MY TWO CENTS: Tax reform and building the “robust middle class”

“The reform package will end decades of unjust taxation that polarized wealth rather than distributed it. It will help us build a robust middle class to ensure stability and sustainability in our nation’s progress,” declared Finance Secretary Carlos Dominguez in a tax forum streamed live to the world.

Why this bold assertion matters is simple: A nation with a high number of poor citizens cannot sustain a strong base of consumers that will buy locally produced goods and services. Without people to buy your products, you can kiss your employment generating investments goodbye.

Consider this: our poverty levels have remained generally the same at about 23% as when PNOY took office in 2010. Any improvement is therefore marginal and insignificant. The lack of equality was pointed out by many international donors and rating agencies as a dark spot as the past government wound up its term in 2016.

Compared with our immediate ASEAN neighbors, the picture is even more damning: Indonesia’s poverty levels are at 12%, Malaysia at 2%. Singapore’s is, well, below 1%. We cannot claim to have stronger economies than them if our poverty levels remain this high.

In this country, wealth has been concentrated in the hands of the same classes and families for too long. Its effects on stifling growth are clear. Economic growth cannot be sustained without increasing equality.

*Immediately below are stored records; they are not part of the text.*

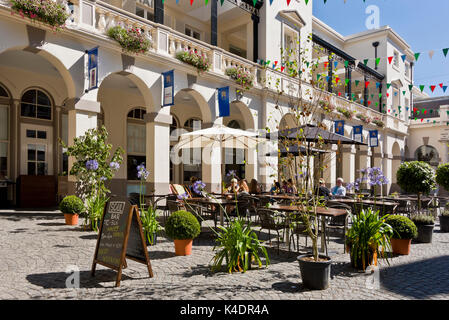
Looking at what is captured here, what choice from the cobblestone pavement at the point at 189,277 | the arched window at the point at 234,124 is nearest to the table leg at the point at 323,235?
the cobblestone pavement at the point at 189,277

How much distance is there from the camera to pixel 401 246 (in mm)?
6520

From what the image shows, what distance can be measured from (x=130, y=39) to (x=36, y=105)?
491 cm

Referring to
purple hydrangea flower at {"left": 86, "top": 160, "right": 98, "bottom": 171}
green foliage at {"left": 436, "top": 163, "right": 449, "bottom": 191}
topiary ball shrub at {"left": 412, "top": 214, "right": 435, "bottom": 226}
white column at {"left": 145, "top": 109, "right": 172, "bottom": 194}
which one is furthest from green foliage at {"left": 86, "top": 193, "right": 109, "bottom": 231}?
green foliage at {"left": 436, "top": 163, "right": 449, "bottom": 191}

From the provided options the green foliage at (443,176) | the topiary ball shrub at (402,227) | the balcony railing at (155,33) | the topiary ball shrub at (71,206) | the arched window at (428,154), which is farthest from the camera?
the arched window at (428,154)

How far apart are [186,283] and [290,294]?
4.49 ft

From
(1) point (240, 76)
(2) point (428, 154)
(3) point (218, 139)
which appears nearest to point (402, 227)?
(3) point (218, 139)

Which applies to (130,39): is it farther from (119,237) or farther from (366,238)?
(366,238)

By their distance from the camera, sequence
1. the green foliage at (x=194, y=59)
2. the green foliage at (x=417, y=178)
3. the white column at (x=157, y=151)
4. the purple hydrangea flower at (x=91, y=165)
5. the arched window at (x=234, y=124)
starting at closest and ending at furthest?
the purple hydrangea flower at (x=91, y=165) < the green foliage at (x=417, y=178) < the white column at (x=157, y=151) < the green foliage at (x=194, y=59) < the arched window at (x=234, y=124)

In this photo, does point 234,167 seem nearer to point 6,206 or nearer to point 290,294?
point 6,206

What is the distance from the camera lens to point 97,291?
4.18 m

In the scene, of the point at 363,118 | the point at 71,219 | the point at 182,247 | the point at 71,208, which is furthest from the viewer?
the point at 363,118

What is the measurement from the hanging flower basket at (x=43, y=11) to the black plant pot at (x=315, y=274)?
8.37m

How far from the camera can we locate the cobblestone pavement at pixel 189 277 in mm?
4137

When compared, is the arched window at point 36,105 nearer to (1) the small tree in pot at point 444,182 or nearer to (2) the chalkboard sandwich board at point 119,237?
(2) the chalkboard sandwich board at point 119,237
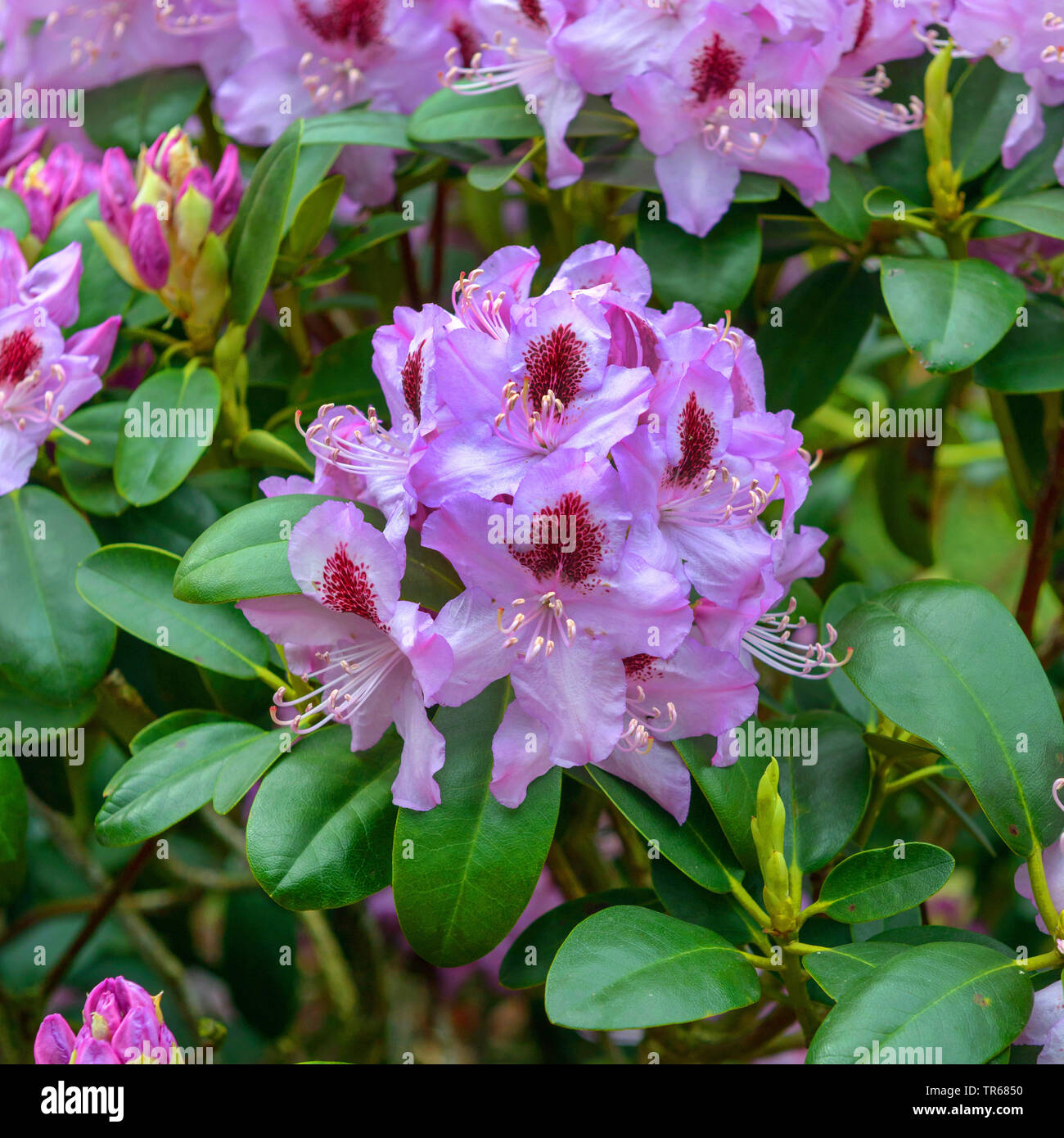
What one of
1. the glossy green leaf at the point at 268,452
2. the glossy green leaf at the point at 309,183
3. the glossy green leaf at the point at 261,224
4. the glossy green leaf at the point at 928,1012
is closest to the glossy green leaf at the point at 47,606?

Thus, inequality is not just a political concern, it is an economic question. What is political is the matter of how inequality can be reduced. It is therefore the role of the state to assure income equality over time.

The State has the power to tax and revise systems of taxation when these are unable to serve the purpose of funding important state expenditures that create opportunity and fight inequality.

It has the duty of plugging loopholes and exceptions that only make administration more complicated and difficult. These inconsistencies also make a tax system less just, allowing tax cheats to proliferate.

This is the reality which the Comprehensive Tax Reform Program (CTRP), in the Tax Reform for Acceleration and Inclusion Act (TRAIN), which was approved by an overwhelming majority of the House of Representatives as House Bill 5636 is being proposed and explained.

The proposed TRAIN, he said, will also end the country’s complex tax system that has become vulnerable to evasion and leakages by transforming it into a “simple, just and efficient” structure. This makes paying taxes more acceptable to a bigger number. As this happens, more people will pay the right taxes.

With this, it is hoped that as inquality is reduced, and like our more affluent ASEAN neighbors, a new “robust” middle class will emerge, one that will sustain growth, and power our development.